** Data for this exercise **

···

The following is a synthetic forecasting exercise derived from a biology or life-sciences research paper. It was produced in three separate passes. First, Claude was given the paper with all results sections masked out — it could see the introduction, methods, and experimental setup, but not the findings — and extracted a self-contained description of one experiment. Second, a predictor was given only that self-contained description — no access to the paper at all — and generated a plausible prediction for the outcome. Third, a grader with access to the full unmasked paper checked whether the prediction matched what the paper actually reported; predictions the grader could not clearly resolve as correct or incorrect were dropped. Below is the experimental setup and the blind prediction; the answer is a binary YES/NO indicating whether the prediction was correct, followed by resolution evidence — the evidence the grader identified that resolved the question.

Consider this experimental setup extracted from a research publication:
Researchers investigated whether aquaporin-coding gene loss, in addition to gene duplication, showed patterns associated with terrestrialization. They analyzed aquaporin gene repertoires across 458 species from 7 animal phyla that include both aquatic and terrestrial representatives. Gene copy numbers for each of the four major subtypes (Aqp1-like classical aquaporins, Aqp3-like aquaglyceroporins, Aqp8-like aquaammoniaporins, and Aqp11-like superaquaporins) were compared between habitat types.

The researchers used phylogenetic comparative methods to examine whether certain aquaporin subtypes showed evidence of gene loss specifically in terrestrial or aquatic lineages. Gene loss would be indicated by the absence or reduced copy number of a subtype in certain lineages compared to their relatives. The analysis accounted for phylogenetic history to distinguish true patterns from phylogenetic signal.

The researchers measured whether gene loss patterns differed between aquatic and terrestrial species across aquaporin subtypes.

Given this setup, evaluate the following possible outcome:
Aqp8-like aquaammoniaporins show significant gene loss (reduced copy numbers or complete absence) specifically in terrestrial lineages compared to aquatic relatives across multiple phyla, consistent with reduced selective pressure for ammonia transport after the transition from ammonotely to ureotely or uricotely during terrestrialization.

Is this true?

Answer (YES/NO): NO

···

** Required action **
Provide only the count of lines within the entries above that include the string "copy".

** Answer section **
3